Sunday, February 3, 2013

entering the main channel


We passed the confluence of the Rio Xingú and the river seemed to widen.  The Italian sailors invited me topside to a video interview with an old fellow who had a camcorder and we jabbered away for a while in a mish-mosh of Italian and English and Spanish and seemed amazingly enough to understand each other.  I watched the playback and did not appear a complete fool, even with the red bandana around my forehead that I had forgotten I was wearing.

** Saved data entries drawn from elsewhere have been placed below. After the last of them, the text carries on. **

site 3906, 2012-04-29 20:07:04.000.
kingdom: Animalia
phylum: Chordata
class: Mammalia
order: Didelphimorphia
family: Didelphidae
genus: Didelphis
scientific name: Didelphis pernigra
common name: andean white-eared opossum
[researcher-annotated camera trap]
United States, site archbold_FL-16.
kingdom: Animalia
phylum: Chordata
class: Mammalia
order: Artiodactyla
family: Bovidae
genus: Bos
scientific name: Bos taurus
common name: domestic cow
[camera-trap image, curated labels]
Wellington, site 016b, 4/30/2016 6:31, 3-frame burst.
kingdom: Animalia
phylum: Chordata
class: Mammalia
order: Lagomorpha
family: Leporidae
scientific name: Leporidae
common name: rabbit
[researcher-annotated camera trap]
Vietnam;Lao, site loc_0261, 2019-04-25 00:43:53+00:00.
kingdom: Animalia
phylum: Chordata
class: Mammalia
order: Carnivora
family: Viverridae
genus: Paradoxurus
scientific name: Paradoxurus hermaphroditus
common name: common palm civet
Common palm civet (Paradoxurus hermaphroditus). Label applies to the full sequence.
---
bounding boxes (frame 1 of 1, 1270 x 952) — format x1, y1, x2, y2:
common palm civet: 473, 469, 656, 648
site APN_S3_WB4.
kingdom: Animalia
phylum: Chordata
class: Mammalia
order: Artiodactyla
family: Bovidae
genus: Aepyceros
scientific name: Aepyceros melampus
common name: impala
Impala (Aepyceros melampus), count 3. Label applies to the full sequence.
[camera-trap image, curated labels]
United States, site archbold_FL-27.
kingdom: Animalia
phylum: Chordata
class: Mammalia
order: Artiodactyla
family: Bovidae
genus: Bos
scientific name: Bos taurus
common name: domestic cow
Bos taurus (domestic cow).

Dawn of the third day oozes over the horizon directly astern of our boat.  I can lie in my hammock and watch it come up over the River.  We are a few minutes south of the Equator and the Amazon runs east and west and the morning sun enfilades our boat, briefly lighting up the open stalls of the deep interior where families have piled their bundles and hung their hammocks and set up temporary home.  A wake-up call to be up and in line for breakfast before they return to their hammocks for another day of doing nothing because, of course, on the boat there is nothing to do.  All  things considered, I think the children are remarkably well behaved.

The river had changed from brown to black.  We must have finally passed Marajó and entered the main channel of the Amazon.  Breakfast on the third morning was a half-cup of coffee with sugar and cream and all the stale crackers you wanted.  At 7:30 we stopped at Monte Alegre and food sellers came on board.  For about thirty cents I bought a slab of white cheese, dry and slightly sharp, from a little boy.  It was quite good.  He said his mother made it.  I took a few perfunctory photographs of the town in case anyone should later demand proof that I had been to Monte Alegre and wondered why anyone of their own volition would come here.

Floating masses of vegetation like small islands drift past our boat, giving the impression of movement, though we are still tied up.  At length, we are underway again.

Our first trouble: a man rushes down from the upper deck with a small child limp in his arms.  As they pass me the child opens her eyes and looks at me, them closed them again.  With four or five hundred people on a six-day voyage, I suppose the demographic contingencies of birth and death might catch up with us.  I never heard what happened to her.

In mid-morning the clouds part and the sun turns my hammock into an oven and I flee into the interior of the boat.  Topside, I discover that the surly bartender not only speaks English, but is from San Francisco.  I also find that the bar has no salt, which I had been looking for as I was beginning to worry about salt loss from perspiration.
Eventually, I find salt: a cafezinho-cup full, which I put into a plastic bag to carry, while keeping in mind that since the local salt is powdered rather than crystal, that a plastic bag of white powder might look to the authorities less innocent than it in fact was.

Approaching Santarém, we pass into the wide Rio Tapajós and within sight of the town I noticed that the river changed from muddy to dark and clear.  Later that day I heard the first argument.  Some raised voices, but soon settled.  There was not much opportunity to get drunk on the boat.  

I noticed a rainbow and wondered for a moment if I should have expected them to be upside-down in the Southern Hemisphere, or, as we were at the Equator, if it ought to be straight.  In Rio, I had remembered several times to watch water go down a drain to see if it really did go clockwise, as I had long been told the Coriolis Effect required, but thought my results inconclusive.